_Article_.
=====

Notice: On April 23, 2014, Statalist moved from an email list to a forum, based at statalist.org.
[Date Prev][Date Next][Thread Prev][Thread Next][Date Index][Thread Index]
st: -longshape- available from SSC
From
Nick Cox <[email protected]>
To
[email protected]
Subject
st: -longshape- available from SSC
Date
Fri, 7 Oct 2011 18:45:20 +0100
Thanks to Kit Baum, a program -longshape- may now be downloaded from
SSC. Stata 9.2 is required.
-longshape- is a wrapper for -reshape long- to fix a side-effect of
-reshape long- that bites very occasionally. I've been a happy user of
-reshape- for many years until the problem bit me with a particular
kind of data very recently.
To make this concrete, consider ecological data that include
measurements of abundance for several taxa (usually but not
necessarily species) at several sites. This is the result of a
-describe- for a small dataset of this kind from
<http://www.cambridge.org/gb/knowledge/isbn/item5708032/>.
Contains data from dune.dta
obs: 20
vars: 36 10 Aug 2011 18:17
size: 860 (99.9% of memory free)

=====

_Given instruction A_. Count the lines in the records that contain the string "bounding", treating uppercase and lowercase as different, and give only the number.
The records are unrelated to the longshape announcement.

=====

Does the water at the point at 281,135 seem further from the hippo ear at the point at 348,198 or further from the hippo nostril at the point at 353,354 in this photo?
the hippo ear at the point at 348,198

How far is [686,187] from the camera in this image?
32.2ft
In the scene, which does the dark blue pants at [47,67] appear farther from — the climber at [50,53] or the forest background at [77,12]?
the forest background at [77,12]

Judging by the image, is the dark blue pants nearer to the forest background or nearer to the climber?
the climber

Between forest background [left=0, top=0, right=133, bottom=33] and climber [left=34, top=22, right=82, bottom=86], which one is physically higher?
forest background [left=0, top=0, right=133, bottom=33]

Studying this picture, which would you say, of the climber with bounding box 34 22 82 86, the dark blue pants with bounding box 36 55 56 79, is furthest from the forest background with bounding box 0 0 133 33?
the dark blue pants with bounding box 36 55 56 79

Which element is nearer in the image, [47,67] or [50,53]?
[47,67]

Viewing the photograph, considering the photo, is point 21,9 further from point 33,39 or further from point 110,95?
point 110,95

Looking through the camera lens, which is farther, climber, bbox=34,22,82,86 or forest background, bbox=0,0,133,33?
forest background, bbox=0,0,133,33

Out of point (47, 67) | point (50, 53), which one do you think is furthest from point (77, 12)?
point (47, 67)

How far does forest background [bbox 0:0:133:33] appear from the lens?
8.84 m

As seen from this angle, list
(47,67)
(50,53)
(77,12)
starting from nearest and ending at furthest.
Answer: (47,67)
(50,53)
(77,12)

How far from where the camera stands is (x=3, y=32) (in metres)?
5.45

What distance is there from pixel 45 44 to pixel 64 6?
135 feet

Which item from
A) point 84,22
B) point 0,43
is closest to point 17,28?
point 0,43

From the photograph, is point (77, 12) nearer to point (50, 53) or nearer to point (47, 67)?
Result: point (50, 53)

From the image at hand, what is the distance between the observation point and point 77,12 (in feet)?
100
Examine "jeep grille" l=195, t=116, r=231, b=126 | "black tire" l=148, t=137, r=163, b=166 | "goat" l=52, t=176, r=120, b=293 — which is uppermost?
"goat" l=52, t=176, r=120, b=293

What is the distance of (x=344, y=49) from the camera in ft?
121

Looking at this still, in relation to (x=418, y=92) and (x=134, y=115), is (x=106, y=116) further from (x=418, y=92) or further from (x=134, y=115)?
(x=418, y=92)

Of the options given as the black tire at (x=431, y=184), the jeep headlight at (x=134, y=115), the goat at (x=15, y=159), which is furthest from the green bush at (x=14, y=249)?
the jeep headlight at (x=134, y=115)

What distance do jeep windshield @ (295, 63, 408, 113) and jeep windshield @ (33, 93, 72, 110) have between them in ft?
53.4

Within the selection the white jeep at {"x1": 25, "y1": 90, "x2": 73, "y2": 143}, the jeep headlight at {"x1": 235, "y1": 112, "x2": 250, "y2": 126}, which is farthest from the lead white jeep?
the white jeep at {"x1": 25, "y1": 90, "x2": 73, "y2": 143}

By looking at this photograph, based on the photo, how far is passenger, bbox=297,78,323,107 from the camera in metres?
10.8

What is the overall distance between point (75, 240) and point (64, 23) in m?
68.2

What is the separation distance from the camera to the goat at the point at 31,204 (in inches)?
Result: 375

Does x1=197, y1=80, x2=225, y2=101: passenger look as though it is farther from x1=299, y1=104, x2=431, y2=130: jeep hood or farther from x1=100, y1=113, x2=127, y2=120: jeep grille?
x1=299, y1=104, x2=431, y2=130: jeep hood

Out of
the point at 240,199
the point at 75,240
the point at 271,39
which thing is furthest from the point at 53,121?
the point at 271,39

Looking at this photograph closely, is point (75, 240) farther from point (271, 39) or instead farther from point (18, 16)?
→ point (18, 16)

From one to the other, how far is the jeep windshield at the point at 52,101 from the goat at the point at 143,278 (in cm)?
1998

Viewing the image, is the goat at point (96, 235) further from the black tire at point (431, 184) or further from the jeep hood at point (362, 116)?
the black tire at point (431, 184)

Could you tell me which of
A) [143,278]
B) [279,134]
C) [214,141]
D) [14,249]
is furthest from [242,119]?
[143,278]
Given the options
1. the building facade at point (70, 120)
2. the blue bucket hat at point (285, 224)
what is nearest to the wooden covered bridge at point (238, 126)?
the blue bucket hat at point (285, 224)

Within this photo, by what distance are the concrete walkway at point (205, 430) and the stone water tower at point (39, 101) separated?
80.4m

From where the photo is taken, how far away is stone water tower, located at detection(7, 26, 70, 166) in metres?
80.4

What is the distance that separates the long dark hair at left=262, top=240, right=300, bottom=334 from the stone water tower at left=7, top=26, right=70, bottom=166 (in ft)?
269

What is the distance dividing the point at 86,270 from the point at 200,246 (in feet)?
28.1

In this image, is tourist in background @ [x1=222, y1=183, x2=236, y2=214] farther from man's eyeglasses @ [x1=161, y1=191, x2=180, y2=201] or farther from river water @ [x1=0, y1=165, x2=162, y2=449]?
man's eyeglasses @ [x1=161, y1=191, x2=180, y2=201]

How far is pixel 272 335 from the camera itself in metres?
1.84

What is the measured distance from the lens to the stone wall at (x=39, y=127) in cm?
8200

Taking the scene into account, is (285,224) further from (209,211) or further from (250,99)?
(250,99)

=====

_Given instruction B_. From the longshape announcement, copy the passage starting with "-longshape- is a" and going on through "data very recently." without changing a character.

_Result A_. 2

_Result B_.
-longshape- is a wrapper for -reshape long- to fix a side-effect of
-reshape long- that bites very occasionally. I've been a happy user of
-reshape- for many years until the problem bit me with a particular
kind of data very recently.